By definition, of course, an SDN solution will only ever be as good as the apps that sit over the network, and some of the most exciting development work currently being undertaken by developers relates to the way various apps and the network itself will communicate with one another.
"This is very new," says Fischbach. "The whole concept of having the network be able to feed back to the app what it can and can’t do – and the app being able to process that and understand the network’s capability – is groundbreaking. It’s never been done before."
The challenge, adds the Colt network chief, is to ensure that the apps are up to the task as you build out the network: "SDN is probably 20% about the network and 80% about the apps and systems." The concept started as an engineer’s dream but the more you work on it, the more you realise that a big proportion of the whole solution is all about systems – details such as orchestration, automation, billing – how you push the SDN concept out from the OSS to the BSS layer, he explains. "We realised very early on in our own development works that we only had engineers in the room when what we needed was architects as well."
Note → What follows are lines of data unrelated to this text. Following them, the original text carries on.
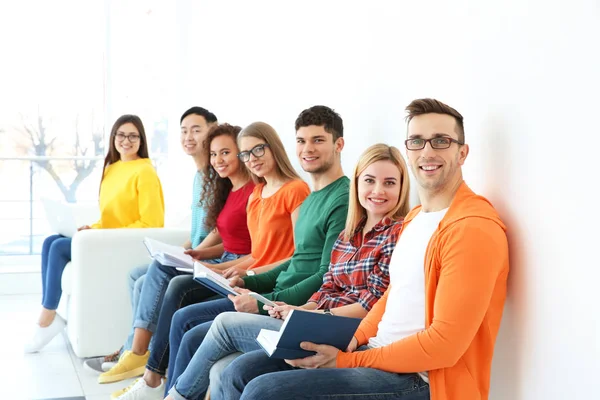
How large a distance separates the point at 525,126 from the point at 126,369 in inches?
89.1

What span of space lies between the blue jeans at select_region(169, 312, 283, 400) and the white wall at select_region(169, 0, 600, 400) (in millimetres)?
728

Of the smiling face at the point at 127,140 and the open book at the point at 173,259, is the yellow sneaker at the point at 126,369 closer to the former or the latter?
the open book at the point at 173,259

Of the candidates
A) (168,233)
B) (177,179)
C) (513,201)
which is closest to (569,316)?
(513,201)

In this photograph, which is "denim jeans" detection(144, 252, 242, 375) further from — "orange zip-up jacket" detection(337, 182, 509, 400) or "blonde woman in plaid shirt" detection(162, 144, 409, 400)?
"orange zip-up jacket" detection(337, 182, 509, 400)

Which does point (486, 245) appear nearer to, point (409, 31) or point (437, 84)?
point (437, 84)

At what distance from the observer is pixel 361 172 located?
91.9 inches

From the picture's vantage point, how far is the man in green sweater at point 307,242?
258 centimetres

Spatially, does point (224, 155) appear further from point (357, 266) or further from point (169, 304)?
point (357, 266)

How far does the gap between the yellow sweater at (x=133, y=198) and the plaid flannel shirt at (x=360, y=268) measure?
5.88 feet

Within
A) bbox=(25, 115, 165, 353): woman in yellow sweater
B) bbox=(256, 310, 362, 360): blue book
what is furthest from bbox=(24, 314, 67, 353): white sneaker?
bbox=(256, 310, 362, 360): blue book

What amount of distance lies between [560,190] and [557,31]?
0.34 meters

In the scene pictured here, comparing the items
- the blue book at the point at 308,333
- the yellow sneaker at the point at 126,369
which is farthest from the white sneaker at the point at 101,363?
the blue book at the point at 308,333

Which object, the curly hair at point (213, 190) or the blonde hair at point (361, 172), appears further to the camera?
the curly hair at point (213, 190)

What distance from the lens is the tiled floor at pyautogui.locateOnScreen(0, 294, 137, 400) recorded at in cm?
329
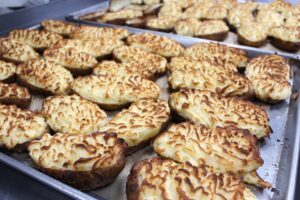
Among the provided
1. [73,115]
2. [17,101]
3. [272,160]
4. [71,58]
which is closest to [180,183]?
[272,160]

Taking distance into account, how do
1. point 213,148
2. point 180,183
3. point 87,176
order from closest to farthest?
1. point 180,183
2. point 87,176
3. point 213,148

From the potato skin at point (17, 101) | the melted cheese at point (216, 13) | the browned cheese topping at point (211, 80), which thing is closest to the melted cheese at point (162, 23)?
the melted cheese at point (216, 13)

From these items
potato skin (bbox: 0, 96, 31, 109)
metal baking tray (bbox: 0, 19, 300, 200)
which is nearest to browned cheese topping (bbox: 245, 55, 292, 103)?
metal baking tray (bbox: 0, 19, 300, 200)

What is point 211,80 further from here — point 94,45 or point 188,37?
point 94,45

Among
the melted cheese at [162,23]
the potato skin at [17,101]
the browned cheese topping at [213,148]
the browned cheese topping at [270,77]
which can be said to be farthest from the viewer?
the melted cheese at [162,23]

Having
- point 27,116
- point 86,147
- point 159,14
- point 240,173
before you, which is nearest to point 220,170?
point 240,173

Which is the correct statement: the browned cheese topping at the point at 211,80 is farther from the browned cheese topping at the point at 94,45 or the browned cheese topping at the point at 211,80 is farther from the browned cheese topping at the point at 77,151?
the browned cheese topping at the point at 77,151
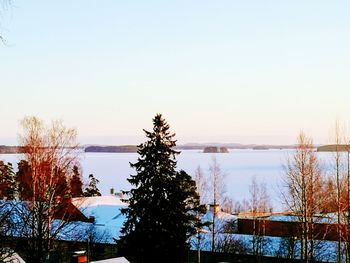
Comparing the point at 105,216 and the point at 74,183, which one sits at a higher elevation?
the point at 74,183

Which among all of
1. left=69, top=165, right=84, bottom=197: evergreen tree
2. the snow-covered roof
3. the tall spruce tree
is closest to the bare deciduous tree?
the tall spruce tree

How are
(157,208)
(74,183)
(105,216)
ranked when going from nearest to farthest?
(157,208), (74,183), (105,216)

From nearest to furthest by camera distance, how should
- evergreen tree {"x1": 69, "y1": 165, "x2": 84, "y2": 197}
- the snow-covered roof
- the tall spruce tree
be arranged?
1. the tall spruce tree
2. evergreen tree {"x1": 69, "y1": 165, "x2": 84, "y2": 197}
3. the snow-covered roof

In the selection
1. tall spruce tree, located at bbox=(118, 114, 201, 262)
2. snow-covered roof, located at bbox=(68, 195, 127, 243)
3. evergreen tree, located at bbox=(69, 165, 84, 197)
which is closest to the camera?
tall spruce tree, located at bbox=(118, 114, 201, 262)

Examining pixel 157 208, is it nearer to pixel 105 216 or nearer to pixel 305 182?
pixel 305 182

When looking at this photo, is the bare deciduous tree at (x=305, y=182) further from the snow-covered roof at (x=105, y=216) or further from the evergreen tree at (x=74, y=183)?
the snow-covered roof at (x=105, y=216)

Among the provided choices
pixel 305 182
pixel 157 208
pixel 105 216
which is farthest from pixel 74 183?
pixel 305 182

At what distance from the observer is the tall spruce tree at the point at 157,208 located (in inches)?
968

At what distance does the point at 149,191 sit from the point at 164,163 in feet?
5.62

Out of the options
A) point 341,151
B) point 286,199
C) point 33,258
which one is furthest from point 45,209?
point 341,151

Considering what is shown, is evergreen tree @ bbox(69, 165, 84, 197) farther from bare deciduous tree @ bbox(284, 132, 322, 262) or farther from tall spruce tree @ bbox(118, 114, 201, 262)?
bare deciduous tree @ bbox(284, 132, 322, 262)

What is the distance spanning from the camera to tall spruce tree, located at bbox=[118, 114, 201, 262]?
24.6 metres

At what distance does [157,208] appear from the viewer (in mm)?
24891

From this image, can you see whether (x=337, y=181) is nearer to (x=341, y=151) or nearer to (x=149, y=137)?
(x=341, y=151)
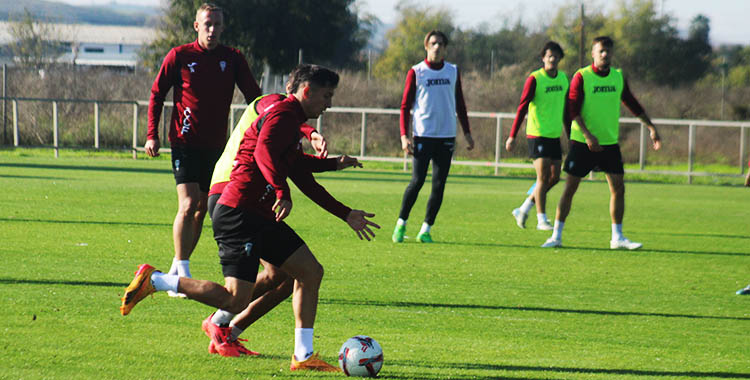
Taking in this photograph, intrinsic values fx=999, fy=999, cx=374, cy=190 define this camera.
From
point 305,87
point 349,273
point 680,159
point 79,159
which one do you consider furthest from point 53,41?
point 305,87

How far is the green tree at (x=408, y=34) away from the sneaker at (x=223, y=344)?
5683cm

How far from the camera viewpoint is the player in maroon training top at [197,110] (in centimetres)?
738

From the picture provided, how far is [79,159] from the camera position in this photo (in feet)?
86.3

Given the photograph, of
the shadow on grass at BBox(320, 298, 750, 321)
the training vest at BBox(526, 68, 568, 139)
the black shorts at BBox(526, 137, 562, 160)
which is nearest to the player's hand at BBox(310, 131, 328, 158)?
the shadow on grass at BBox(320, 298, 750, 321)

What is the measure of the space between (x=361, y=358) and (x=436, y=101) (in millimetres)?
6107

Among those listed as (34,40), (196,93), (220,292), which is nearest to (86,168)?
(196,93)

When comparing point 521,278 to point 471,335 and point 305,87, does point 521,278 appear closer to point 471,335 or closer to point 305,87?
point 471,335

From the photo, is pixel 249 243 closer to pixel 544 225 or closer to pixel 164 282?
pixel 164 282

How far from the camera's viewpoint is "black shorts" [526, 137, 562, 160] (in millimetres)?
11938

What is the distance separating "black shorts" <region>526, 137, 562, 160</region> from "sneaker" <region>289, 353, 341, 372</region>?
7.28m

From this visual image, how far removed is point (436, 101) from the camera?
1076 cm

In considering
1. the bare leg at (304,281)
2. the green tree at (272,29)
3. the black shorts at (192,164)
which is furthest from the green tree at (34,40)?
the bare leg at (304,281)

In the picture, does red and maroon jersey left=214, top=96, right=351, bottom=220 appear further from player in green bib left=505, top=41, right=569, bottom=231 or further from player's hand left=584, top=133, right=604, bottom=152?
player in green bib left=505, top=41, right=569, bottom=231

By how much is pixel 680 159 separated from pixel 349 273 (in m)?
25.3
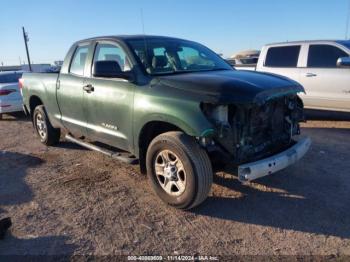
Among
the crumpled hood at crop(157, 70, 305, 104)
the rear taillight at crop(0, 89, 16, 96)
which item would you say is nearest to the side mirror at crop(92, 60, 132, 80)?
the crumpled hood at crop(157, 70, 305, 104)

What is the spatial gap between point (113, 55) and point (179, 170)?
6.49 feet

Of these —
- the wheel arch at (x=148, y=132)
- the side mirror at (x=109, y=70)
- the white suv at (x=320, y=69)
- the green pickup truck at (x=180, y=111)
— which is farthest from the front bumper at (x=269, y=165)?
the white suv at (x=320, y=69)

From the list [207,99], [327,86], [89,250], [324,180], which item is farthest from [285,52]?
[89,250]

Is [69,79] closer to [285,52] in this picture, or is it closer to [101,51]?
[101,51]

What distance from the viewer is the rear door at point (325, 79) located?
770 cm

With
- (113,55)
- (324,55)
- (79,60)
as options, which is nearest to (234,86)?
(113,55)

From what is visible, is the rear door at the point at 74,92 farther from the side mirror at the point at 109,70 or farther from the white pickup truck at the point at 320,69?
the white pickup truck at the point at 320,69

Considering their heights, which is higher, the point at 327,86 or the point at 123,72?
the point at 123,72

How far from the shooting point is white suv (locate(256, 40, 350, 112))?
25.2ft

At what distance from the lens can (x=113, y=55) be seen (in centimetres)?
499

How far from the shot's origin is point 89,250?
3373mm

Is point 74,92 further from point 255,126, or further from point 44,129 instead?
point 255,126

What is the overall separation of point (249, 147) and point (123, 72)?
5.77 ft

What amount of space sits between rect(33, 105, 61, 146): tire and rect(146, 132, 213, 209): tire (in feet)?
10.8
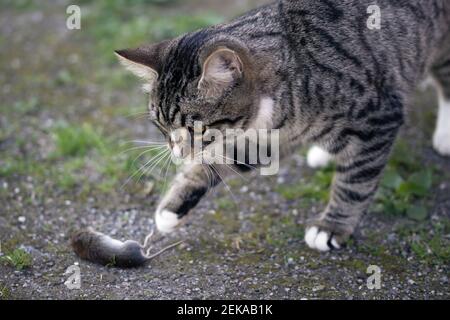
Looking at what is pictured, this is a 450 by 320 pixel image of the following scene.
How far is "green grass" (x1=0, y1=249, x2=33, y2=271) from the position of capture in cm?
347

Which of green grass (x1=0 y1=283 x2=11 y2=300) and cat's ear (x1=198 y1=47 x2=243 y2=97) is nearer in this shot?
cat's ear (x1=198 y1=47 x2=243 y2=97)

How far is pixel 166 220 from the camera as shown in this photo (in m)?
3.76

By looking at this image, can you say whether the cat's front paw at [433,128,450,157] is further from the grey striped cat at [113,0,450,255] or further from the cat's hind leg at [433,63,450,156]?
the grey striped cat at [113,0,450,255]

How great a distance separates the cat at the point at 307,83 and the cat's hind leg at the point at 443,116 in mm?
568

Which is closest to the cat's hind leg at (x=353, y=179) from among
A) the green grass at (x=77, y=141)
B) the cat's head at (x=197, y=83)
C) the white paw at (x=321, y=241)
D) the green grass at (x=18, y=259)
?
the white paw at (x=321, y=241)

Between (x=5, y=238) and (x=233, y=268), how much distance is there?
4.36 feet

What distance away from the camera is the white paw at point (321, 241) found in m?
3.69

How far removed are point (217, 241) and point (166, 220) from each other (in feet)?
1.07

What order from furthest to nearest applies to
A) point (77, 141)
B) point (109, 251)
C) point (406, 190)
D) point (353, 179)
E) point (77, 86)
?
point (77, 86) → point (77, 141) → point (406, 190) → point (353, 179) → point (109, 251)

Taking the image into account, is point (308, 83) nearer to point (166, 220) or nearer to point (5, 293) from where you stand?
point (166, 220)

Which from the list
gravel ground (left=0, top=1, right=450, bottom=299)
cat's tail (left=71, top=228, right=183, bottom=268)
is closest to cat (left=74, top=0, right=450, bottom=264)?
gravel ground (left=0, top=1, right=450, bottom=299)

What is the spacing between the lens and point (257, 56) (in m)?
3.22

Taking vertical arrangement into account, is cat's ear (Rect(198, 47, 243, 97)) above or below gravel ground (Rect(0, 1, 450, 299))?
above

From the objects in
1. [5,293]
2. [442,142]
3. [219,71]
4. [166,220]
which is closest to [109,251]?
[166,220]
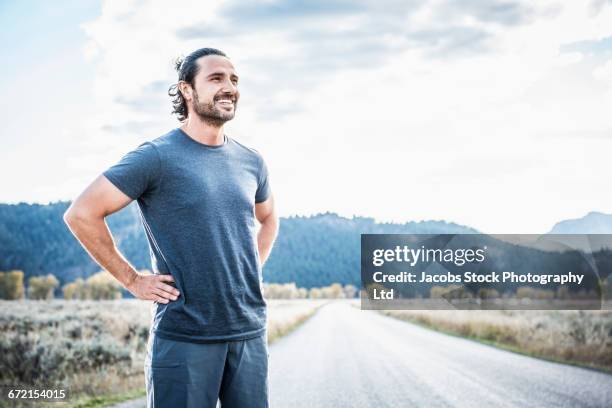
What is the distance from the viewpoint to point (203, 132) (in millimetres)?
2443

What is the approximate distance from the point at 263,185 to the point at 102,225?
738mm

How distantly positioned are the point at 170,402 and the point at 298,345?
10.5m

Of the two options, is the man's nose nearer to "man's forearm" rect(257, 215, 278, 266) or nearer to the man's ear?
the man's ear

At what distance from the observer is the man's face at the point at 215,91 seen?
2.43m

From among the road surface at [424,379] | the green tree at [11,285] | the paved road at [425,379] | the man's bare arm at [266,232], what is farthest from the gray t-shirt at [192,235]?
the green tree at [11,285]

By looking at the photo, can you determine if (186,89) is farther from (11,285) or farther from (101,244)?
(11,285)

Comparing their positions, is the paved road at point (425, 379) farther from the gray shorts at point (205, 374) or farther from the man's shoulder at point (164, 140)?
the man's shoulder at point (164, 140)

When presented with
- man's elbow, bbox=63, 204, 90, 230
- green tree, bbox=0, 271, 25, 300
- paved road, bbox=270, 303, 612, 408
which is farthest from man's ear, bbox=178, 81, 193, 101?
green tree, bbox=0, 271, 25, 300

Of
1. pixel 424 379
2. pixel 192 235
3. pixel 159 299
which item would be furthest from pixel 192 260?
pixel 424 379

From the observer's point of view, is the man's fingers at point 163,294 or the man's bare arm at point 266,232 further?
the man's bare arm at point 266,232

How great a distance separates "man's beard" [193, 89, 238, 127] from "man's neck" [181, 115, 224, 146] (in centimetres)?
2

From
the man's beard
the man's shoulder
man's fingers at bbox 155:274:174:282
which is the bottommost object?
man's fingers at bbox 155:274:174:282

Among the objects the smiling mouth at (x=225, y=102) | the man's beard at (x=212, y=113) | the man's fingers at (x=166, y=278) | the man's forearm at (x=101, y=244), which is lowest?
the man's fingers at (x=166, y=278)

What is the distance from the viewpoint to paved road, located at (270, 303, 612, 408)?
620 cm
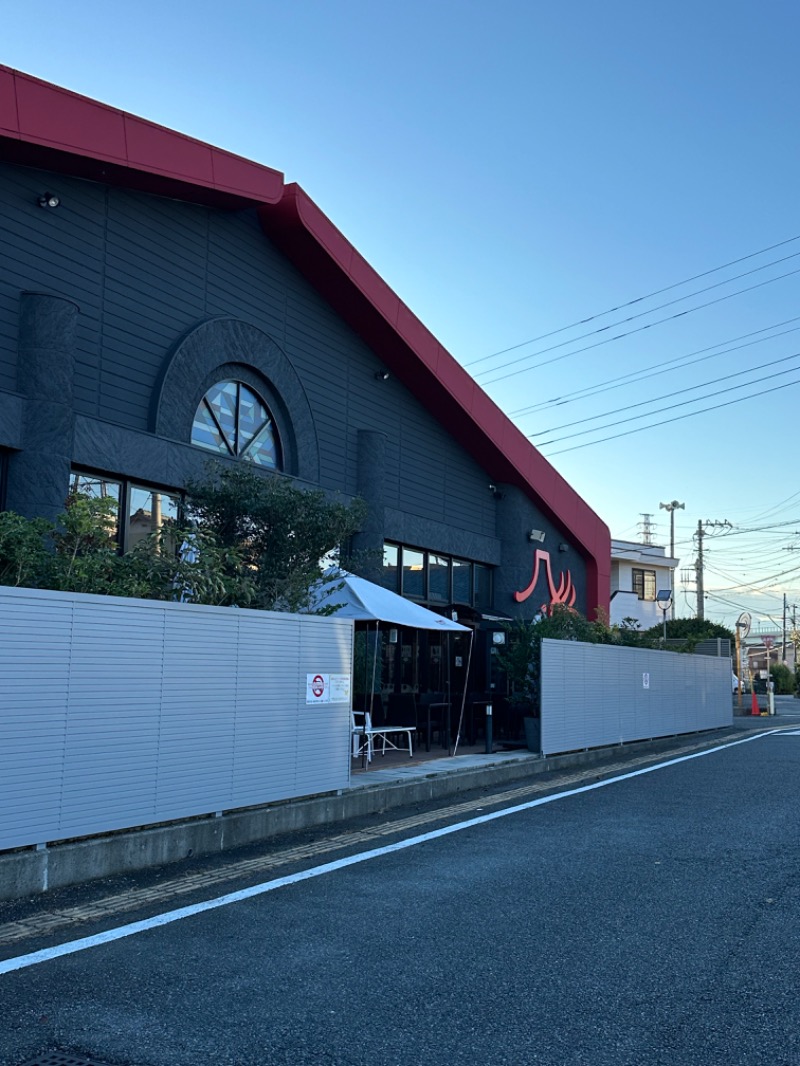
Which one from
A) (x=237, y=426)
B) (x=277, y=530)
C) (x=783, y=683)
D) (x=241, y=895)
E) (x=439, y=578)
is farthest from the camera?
(x=783, y=683)

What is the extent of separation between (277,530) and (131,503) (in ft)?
10.9

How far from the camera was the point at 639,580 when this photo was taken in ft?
190

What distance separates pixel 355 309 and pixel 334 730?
10.7m

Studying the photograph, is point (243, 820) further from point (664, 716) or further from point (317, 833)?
point (664, 716)

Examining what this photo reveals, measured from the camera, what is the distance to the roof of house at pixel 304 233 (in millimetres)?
12414

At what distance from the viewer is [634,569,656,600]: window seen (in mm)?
57688

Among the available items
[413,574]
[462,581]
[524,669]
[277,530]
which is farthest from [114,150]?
[462,581]

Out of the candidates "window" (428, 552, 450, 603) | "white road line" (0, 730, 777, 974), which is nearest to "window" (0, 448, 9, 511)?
"white road line" (0, 730, 777, 974)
Fischbach says Colt is currently in the process of selecting the right "fabric" to support the OpenFlow protocol as well as continuing work on the apps that will speed up network automation: "We have a very long history of driving innovation in a number of areas such as Carrier Ethernet and managed services and we plan to push network programmability with the same energy," he says.
Spotlight on SDN
How big is the potential market?
According to the information provider IDC, sales of SDN gear as well as software and services will surge from $200 million in 2013 to $2 billion in 2016. Some analysts put the number closer to $10 billion over a similar time frame.
Do carriers really have that much budget to throw at SDN?
No one is building greenfield networks anymore so any move to SDN will necessarily have to be an evolutionary process. But everyone is looking to move as quickly as possible to a lower cost structure: the quicker SDN architectures help better utilise the network, the faster carriers can grow. That’s a compelling argument for most finance directors.
How long will it take before SDN comes of age?
Don’t expect to see carriers try any meaningful deployment in their wide area networks much before 2015 – SDN is currently undergoing rigorous testing among several prominent carriers including NTT and Verizon. It’ll take about 12-18 months to iron out any glitches and at least a further 12-18 months on top of that to scale up for a launch.
Who are the companies to watch?
The SDN arena is a hotbed of M&A activity at the moment. Nicira, whose chief technology officer helped devise OpenFlow, recently fell to VMWare for $1.2 billion while Oracle snapped up San Jose-based Xsigo Systems for an undisclosed sum. Other emerging start-ups include Big Switch and Arista Networks. Don’t be surprised to see IBM, Cisco or even Juniper step out along the acquisition trail.
Can SDN live up to all the hype?
You bet. Google has already migrated one of the largest networks in the world over to an SDN format and expects to see cost savings as a result. If that’s not enough to tempt carriers, the prospect of developing new services that can attract big premiums surely will.